Why Most Startup Acquisitions Fail, And Always Will

As 37signals co-founder and CEO Jason Fried has noted in a recent blog post, Yahoo has a pretty miserable track record when it comes to startup acquisitions, a roll-call of the doomed and soon-to-be forgotten that includes Flickr, Delicious, MyBlogLog and several others that may or may not be trapped in “sunset” mode. But it’s not just Yahoo, of course: Google has also made a series of startup acquisitions that went nowhere, including the purchase of Dodgeball — which languished until founder Dennis Crowley left to create Foursquare — and the acquisition of Blogger, which also withered on the vine for the most part after the company bought it. The reality is that most of these big startup acquisitions fail, and likely always will.

The stories that Fried 37signals has collected in his its post give a sense of why Yahoo’s acquisitions did so poorly: it’s like the movie Groundhog Day, except instead of Bill Murray reliving the same day over and over in Pennsylvania, it’s startup founders like Joshua Schachter of Delicious repeatedly running into big-company bureaucracy, combined with a toxic mish-mash of technological determinism, ignorance, and outright incompetence.

A Flickr developer’s tale of how Yahoo continually tied up development at the photo-sharing service is a perfect example: 85 percent of the unit’s time was spent dealing with the Yahoo bureaucracy, says Kellan Elliott-McCrea, and months were wasted trying to migrate Flickr’s API over to the mandated Yahoo equivalent. Oh, and Yahoo also starved its new acquisition of resources, which made it impossible to add new features or expand to remain competitive — and as a result, Facebook ate the company’s lunch in the photo-sharing market. Schachter, meanwhile, has described how he was effectively shunted aside and not allowed to have any input into the design or development decisions around Delicious, and called his time at Yahoo “an incredibly frustrating experience.”

Are some of these kinds of complaints a result of founder egos clashing with big company management processes? Perhaps. And a number of commenters on Fried’s post noted that some startups have no choice but to be acquired, because they have no real business model. But the biggest single reason why startup acquisitions fail to have any impact on the company that acquires them is that large companies like Yahoo and Google in many cases don’t have the institutional know-how or the internal DNA to really take advantage of them. And it’s not just Google and Yahoo — large companies of all kinds require large infrastructure, and that means layers and layers of management processes, departments, committees and boards, not to mention alignment with strategic goals, revenue targets, marketing messages and so on.

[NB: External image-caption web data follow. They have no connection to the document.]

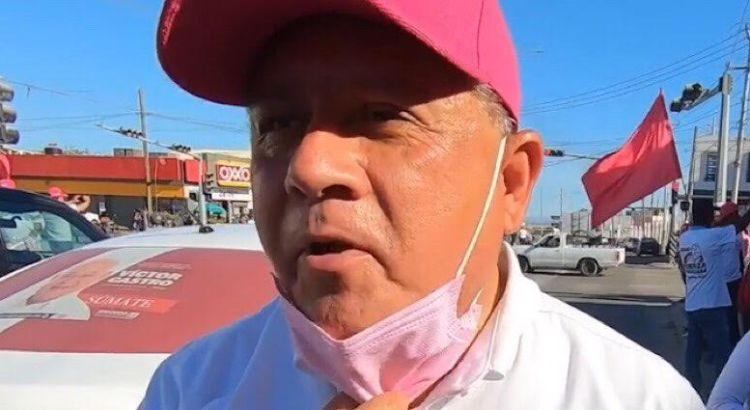 Obligan a taxistas a colocar calcas de Víctor Castro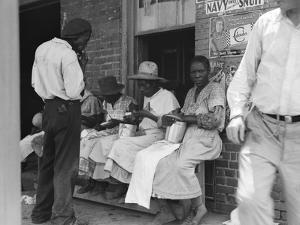 Lunchtime for Georgia peach pickers, 1936 by Dorothea Lange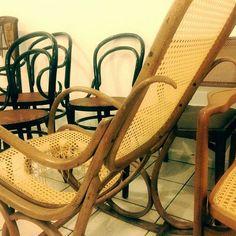 Arte em Palha (Empalhamentos, Itu/SP) Cel/Whats: 11 97040-6441 Tel: 11 4025-2175 Instagram: #arteempalha  #cadeira #cadeiradepalhinha #palhinha #canespotting #chair #chaircaning #restored #restore #silla #rejilla #decorhome #decor #decoração #decorations #interiors #interiordecor #vintage #vintagestyle #bomdiaaa #bomdia🌞 #bomdia #bomdiaa #bonjour #buongiorno #buendia #goodmorning #follow4follow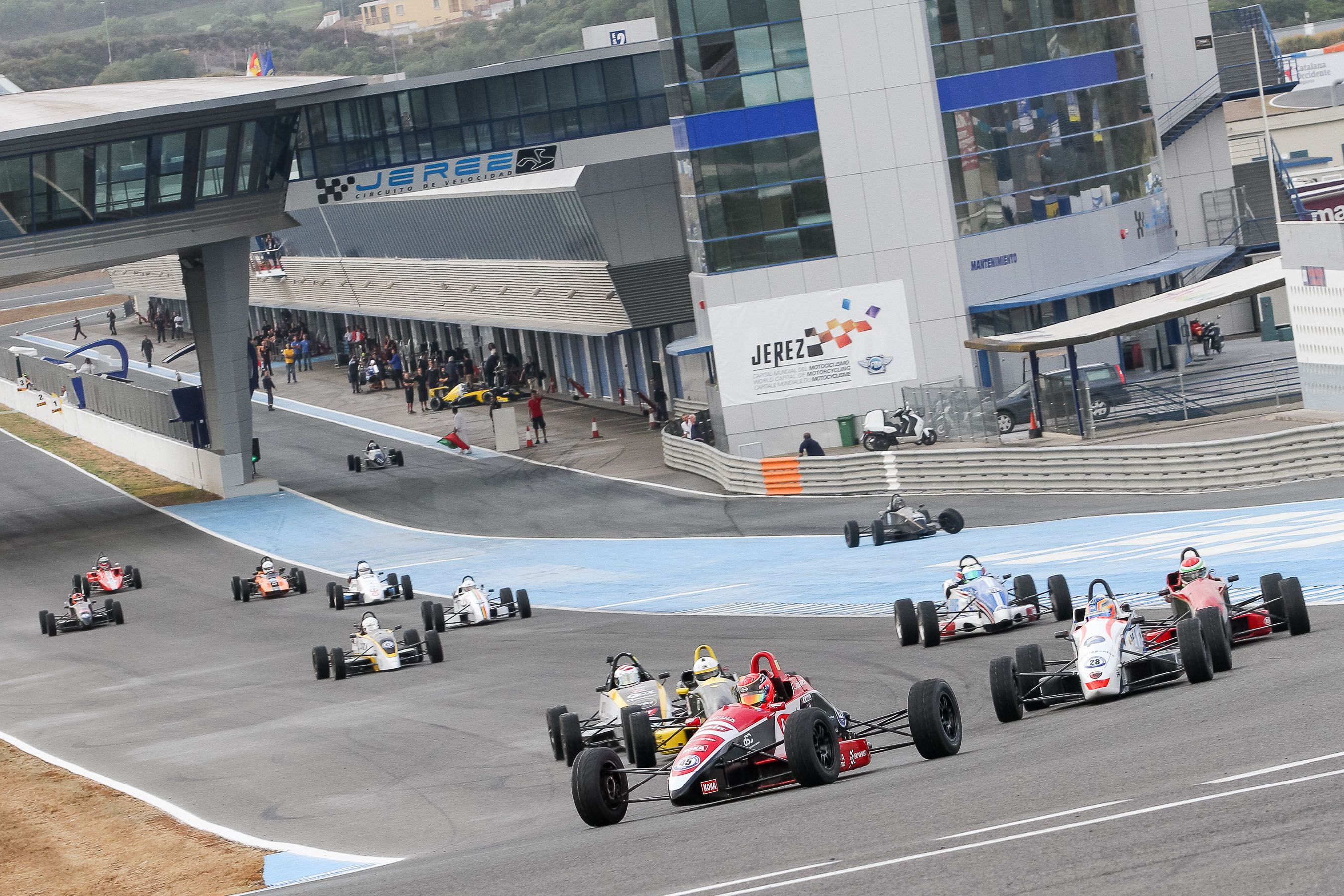 Salida de la prueba de Single Seater Series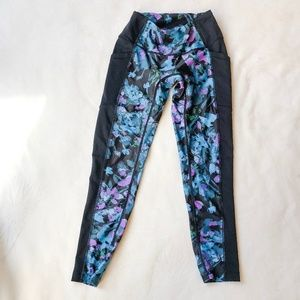 XS Prismsport Floral 7/8 leggings with pockets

Startups grow and succeed in some ways because they don’t have any of those things. In most cases, they are poorly funded and inadequately managed collections of misfits who are powered solely by a passion and determination that borders on mania. The marketing department, payroll department and IT department are frequently a single person, so getting them to agree on something isn’t usually a problem. They can move quickly — and make mistakes quickly — and that can make all the difference. The most that a big company can hope for is to get a startup founder who can make the transition (as FriendFeed founder Bret Taylor, now CTO of Facebook, appears to have done).

The flipside of all this, of course, is that founders whose startups get acquired and then smothered can go on to do some incredible things: Crowley started Foursquare, which is what Dodgeball could have been, and Evan Williams started what became Twitter. And did the cash and notoriety that they got from being acquired help them do so? Undoubtedly (although Delicious founder Schachter said that if he had to do it over again, he would gladly give up the cash and not have sold to Yahoo).

So large companies like Google and Yahoo will no doubt continue to try and inject some startup DNA into their corporate bloodstreams — and in an overwhelming number of cases, they will fail. And startup founders will continue to cash in, and then cash out.